— BEGIN —

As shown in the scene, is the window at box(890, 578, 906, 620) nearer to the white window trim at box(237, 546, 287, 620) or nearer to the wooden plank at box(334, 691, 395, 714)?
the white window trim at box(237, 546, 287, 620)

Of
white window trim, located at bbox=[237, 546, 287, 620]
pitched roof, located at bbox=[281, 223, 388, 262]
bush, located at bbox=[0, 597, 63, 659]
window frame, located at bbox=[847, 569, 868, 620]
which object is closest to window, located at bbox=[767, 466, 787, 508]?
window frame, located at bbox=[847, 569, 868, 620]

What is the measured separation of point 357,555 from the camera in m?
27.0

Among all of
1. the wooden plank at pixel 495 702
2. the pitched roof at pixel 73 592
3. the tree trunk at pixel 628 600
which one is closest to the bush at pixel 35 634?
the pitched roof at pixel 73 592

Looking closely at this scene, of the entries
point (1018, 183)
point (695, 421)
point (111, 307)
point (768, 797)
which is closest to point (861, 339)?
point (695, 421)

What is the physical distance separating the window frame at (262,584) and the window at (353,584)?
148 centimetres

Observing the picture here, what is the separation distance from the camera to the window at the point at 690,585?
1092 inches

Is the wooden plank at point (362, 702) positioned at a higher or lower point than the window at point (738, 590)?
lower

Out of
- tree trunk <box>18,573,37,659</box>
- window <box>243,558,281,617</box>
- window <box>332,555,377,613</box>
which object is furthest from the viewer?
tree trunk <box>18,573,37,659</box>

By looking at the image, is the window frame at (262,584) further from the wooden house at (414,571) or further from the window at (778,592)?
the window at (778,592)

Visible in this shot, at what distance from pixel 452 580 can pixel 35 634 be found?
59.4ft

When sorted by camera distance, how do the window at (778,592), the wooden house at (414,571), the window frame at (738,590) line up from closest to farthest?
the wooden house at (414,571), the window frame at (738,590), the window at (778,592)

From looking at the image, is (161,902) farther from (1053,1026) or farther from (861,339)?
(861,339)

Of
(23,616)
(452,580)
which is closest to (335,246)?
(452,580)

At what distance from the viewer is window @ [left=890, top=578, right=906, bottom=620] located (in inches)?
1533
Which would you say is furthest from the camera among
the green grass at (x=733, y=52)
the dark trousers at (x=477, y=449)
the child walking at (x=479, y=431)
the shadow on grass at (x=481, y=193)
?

— END —

Copy the material from the line with "By looking at" up to and including the line with "(738,590), the window at (778,592)", replacing "sorted" with "ordered" and leaving everything else unchanged.

By looking at the image, is the window frame at (262,584) further from the wooden house at (414,571) or further from the window at (778,592)?
the window at (778,592)

Visible in this shot, at what distance from pixel 452 580 can pixel 35 634 be found?
59.4ft

When ordered by camera distance, how do the window at (778,592), the wooden house at (414,571), the window frame at (738,590) line up from closest to farthest?
the wooden house at (414,571), the window frame at (738,590), the window at (778,592)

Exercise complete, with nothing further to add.